▸ Problem description:
Rewrite the records below, changing every "black lamp shade" to "dark lampshade" and leaving all other text unchanged.

▸ Excerpted records:
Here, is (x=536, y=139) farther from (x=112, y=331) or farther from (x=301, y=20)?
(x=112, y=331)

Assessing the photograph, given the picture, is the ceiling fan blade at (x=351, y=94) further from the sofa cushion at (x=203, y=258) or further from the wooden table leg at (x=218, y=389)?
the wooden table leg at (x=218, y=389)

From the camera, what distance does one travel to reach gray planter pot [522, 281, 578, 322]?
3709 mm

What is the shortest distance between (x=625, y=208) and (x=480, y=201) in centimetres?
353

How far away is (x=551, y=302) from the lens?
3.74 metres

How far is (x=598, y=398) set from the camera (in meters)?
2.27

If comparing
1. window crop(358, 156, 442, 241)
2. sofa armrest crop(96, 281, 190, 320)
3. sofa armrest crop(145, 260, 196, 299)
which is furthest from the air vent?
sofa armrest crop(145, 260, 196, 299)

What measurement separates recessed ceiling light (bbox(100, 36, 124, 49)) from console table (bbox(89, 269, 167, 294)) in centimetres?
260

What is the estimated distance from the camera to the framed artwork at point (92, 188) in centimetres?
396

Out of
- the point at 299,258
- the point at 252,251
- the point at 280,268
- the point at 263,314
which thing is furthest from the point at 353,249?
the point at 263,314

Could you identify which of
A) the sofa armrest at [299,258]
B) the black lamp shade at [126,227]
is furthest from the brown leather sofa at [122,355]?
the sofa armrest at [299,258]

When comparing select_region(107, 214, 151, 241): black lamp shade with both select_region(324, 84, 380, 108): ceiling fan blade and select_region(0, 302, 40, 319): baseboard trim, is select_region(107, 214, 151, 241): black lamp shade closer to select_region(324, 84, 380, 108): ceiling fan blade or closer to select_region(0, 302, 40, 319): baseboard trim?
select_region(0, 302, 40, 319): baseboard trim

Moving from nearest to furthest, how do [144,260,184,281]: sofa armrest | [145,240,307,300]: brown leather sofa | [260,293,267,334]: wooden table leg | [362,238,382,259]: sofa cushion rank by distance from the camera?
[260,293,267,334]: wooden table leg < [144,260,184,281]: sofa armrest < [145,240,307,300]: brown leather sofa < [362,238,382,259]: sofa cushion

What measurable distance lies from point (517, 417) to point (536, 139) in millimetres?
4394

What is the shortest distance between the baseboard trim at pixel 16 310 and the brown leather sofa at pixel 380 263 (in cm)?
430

▸ Result of the exercise:
Here, is (x=536, y=139) farther from (x=112, y=331) or farther from (x=301, y=20)?
(x=112, y=331)

Assessing the photograph, given the picture, is the ceiling fan blade at (x=351, y=94) further from the sofa cushion at (x=203, y=258) or further from the wooden table leg at (x=218, y=389)?
the wooden table leg at (x=218, y=389)

From the camera, what distance does one travel to reach gray planter pot [522, 281, 578, 322]?
3709 mm

What is the shortest distance between (x=625, y=208) and (x=480, y=201) in centimetres?
353

How far away is (x=551, y=302) from the lens?
3.74 metres

How far is (x=598, y=398) set from the camera (in meters)?
2.27

If comparing
1. window crop(358, 156, 442, 241)
2. sofa armrest crop(96, 281, 190, 320)
3. sofa armrest crop(145, 260, 196, 299)
which is furthest from the air vent?
sofa armrest crop(145, 260, 196, 299)

What measurement separates recessed ceiling light (bbox(100, 36, 124, 49)) from console table (bbox(89, 269, 167, 294)) in centimetres?
260

What is the estimated distance from the camera to the framed artwork at point (92, 188) in centimetres?
396

Out of
- the point at 299,258
- the point at 252,251
- the point at 280,268
- the point at 263,314
which thing is furthest from the point at 353,249?
the point at 263,314

Could you identify which of
A) the sofa armrest at [299,258]
B) the dark lampshade at [126,227]
is furthest from the brown leather sofa at [122,355]?
the sofa armrest at [299,258]

When comparing select_region(107, 214, 151, 241): dark lampshade with both select_region(324, 84, 380, 108): ceiling fan blade and select_region(0, 302, 40, 319): baseboard trim, is select_region(107, 214, 151, 241): dark lampshade closer to select_region(324, 84, 380, 108): ceiling fan blade or closer to select_region(0, 302, 40, 319): baseboard trim?
select_region(0, 302, 40, 319): baseboard trim

Moving from nearest to furthest, how do [144,260,184,281]: sofa armrest | [145,240,307,300]: brown leather sofa | [260,293,267,334]: wooden table leg | [362,238,382,259]: sofa cushion rank by distance from the camera?
[260,293,267,334]: wooden table leg < [144,260,184,281]: sofa armrest < [145,240,307,300]: brown leather sofa < [362,238,382,259]: sofa cushion

What measurable distance lies from point (517, 417) to point (536, 139) in millimetres?
4394

What is the shortest distance between the baseboard trim at pixel 16 310 and the brown leather sofa at pixel 380 263 (in cm)?
430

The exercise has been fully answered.